If we take $x=\sin^2{t}$ then:
$$\int_0^1\frac{1}{x\sqrt{1-x}}dx=2\int_0^{\pi/2}\csc{t}dt$$
On the lefthand side the integral is doubly improper on both the lower ($0$) and upper ($1$) bound. But after substitution the new integral is only improper at the lower bound ($0$). How come? What happened to the improper upper bound?
On
Rewrite your integral as $$\int^{t=\pi/2}_{t=0} \frac1{x(t)}\cdot\frac{dx(t)}{\sqrt{1-x(t)}}$$
Note that $dx(t)=(\sin 2t)dt$.
At $t=\frac{\pi}2$, there is a zero of order one in the $\sqrt{1-x(t)}$, however $dx(t)$ also has a zero of order one at $t=\frac{\pi}2$! The two zeroes exactly cancels out, leading to that $\csc t$ is not singular near $t=\frac{\pi}{2}$, as you observed.
You might feel uncomfortable to say ‘there is a zero in the differential’. Alternatively, rewriting your integral as $$\int^{t=\pi/2}_{t=0} \frac1{x(t)}\cdot\frac{\frac{dx(t)}{dt}}{\sqrt{1-x(t)}}dt$$, you may comfortably say that, at $t=\frac{\pi}2$, the first order zero in $\sqrt{1-x(t)}$ in the denominator is cancelled by the first order zero in $\frac{dx(t)}{dt}$.

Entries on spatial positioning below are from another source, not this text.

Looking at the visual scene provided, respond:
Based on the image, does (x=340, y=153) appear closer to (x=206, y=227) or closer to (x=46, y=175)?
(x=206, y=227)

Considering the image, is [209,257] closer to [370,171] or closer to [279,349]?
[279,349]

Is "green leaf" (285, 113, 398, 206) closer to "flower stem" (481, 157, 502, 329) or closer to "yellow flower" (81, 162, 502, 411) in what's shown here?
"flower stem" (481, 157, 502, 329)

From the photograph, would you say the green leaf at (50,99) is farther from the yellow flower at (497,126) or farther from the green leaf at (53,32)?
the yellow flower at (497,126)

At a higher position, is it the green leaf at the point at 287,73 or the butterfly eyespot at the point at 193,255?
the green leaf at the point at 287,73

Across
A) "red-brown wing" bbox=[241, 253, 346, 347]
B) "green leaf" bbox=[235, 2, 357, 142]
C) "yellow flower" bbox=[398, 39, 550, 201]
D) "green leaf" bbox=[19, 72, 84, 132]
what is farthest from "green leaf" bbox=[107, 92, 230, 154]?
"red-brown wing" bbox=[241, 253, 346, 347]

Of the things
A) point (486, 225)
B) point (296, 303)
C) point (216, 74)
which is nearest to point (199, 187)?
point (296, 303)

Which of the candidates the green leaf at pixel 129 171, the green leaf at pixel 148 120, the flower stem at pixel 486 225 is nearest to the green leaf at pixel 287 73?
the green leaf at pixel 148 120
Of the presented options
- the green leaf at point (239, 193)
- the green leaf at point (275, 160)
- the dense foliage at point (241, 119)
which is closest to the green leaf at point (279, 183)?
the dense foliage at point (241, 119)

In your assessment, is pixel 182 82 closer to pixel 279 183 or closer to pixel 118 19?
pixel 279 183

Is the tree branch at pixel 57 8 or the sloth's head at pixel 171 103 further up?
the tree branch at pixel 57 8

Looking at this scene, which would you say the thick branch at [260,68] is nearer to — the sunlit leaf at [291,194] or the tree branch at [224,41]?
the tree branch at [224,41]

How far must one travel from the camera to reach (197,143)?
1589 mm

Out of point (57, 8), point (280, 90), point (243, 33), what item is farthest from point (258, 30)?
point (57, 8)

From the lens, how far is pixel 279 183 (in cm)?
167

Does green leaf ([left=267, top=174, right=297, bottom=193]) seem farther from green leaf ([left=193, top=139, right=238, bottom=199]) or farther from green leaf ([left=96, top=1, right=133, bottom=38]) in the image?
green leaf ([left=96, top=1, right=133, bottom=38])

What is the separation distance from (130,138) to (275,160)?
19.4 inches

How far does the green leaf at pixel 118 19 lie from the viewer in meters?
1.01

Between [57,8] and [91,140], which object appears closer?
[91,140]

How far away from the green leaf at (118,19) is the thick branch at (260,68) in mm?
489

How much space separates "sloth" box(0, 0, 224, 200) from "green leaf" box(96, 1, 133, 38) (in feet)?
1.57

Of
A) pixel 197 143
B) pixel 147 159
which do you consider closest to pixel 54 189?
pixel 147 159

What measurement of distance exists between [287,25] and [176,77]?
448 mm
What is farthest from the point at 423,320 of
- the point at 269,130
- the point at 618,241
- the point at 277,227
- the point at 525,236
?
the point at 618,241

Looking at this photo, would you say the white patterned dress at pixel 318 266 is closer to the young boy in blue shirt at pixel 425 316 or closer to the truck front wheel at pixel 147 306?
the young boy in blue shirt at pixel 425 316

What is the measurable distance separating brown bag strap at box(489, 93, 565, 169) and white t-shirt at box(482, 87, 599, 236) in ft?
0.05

Actually, we can always treat differentials as functions.
If you perform a contour integral of $f(z)=\frac{z}{1+z^2}$ along a small circle around $z=\infty$, i.e. $$-\oint_{|z|=\infty}\frac{z}{1+z^2}dz$$ one may expect the integral to be zero, since $\frac z{1+z^2}$ is analytic at $z=\infty$.
However $dz$ has a pole at $z=\infty$, thus indeed the integral is non-zero. It turns out that the integral equals $2\pi i$.
The same happens if you consider $$ \int_0^1\frac{1}{\sqrt{x}}\,dx $$ with the substitution $\sqrt{x}=t$ or $x=t^2$ that transforms the integral into $$ \int_0^1\frac{2t}{t}\,dt=\int_0^1 2\,dt=2 $$ no longer an improper integral.
Note that an antiderivative of $1/\sqrt{x}$ is $2\sqrt{x}$, which is not differentiable at $x$.